Kriston Capps replies to my smoking ban column from last week with his own taxonomy of smoking ban proponents. I posted in the comments there, but figure it’s worth reiterating one point here. I wrote:
It’s not obvious why choosing to accept whatever risk is entailed in being around second-hand smoke is inherently different from accepting any other unattractive feature of a job–late hours, frequent travel, the physical risks of working in jobs like construction, emotional and mental stress, or even simple tedium.
To which Kriston reponds:
Sanchez takes up the task of hunting out the canards among the smoking ban supporters’ argument but can’t resist employing one himself. Sure, if the drycleaning bills are the worst inconvenience to a job that exposes you to a lot of secondhand smoke, the Friends of the Worker come off looking very stupid indeed. Stink is a reasonably sufferable occupational hazard, especially when offset by the perks of entertainment employment. But we know better: worse than leaving work in smelly clothes is the full shift spent working in the presence of a carcinogenic environmental constant.
But my point wasn’t that secondhand smoke isn’t a carcinogen. My point was that there’s no principled difference between deciding to risk exposure to an environmental carcinogen and deciding to bear any number of other burdens. As I wrote in the comments there:
I should clarify what I meant by that argument. I’m not denying that ETS increases one’s risk of illness–though I don’t think it’s irrelevant that this is a function of the time of exposure, such that someone who does a stint of a year or two tending bar might not have much increased risk. What I meant was that even when a harm is objective, one’s assessment of what it means is irreducibly subjective. One job may involve being arount ETS, which we’ll stipulate has some very precisely specifiable added risk of disease associated with it. Another may very stressful, or have hours or travel requirements that leave me with less time for my friends and loved ones than I’d like. There’s some sense in which the first harm is more “objective”; there is no sense in which it is somehow more real, or in which I’m irrational if I decide that I prefer the health risk to the other (social or psychological) burdens of the alternative job. How much risk is associated with how much exposure to how much ETS? Science can answer that. (And, as a side note, one doesn’t JUST choose between smoking and non smoking bars; someone might decide they don’t want to work in a *very* smoky bar, but a big place in which, in practice, only a few customers at a time smoke is fine.) How *bad* is that risk, relative to other benefits of that job, or other downsides of alternative jobs? You have to ask the individual worker. If we’re not seduced by the patina of science into thinking that some tradeoffs are more objective or rational than others, it makes less sense to say that nobody may take a job with *this* unattractive (to some) feature, but others unattractive features are for the worker to weigh.
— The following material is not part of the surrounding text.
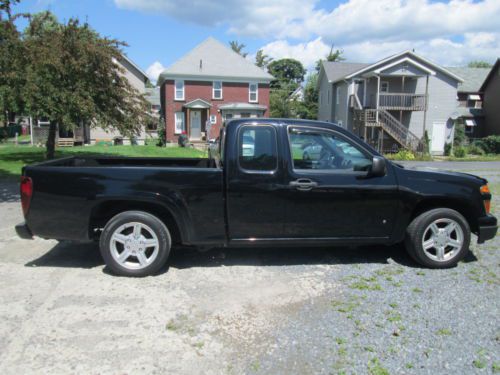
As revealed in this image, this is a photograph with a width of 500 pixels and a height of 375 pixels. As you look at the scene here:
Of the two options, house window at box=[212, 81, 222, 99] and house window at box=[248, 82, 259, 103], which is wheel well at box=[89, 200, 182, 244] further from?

Let me also add that we should keep in mind when looking at some of the risk estimates for secondhand smoke that the relative increase in risk (a 20 percent greater chance of heart disease, say) from exposure to secondhand smoke may sound pretty bad, but it’s important to bear in mind that these are increases in a relatively small baseline risk. That is to say, if the risk of ailment X is pretty low to begin with, a large-sounding relative increase in that risk may still leave your absolute probability of becoming ill pretty low. I don’t know how you decide how much risk is too much other than by letting each worker decide—and maybe ensuring that there are more non-smoking options for those who don’t want the risk by supporting somethign like Carol Schwartz’s compromise bill.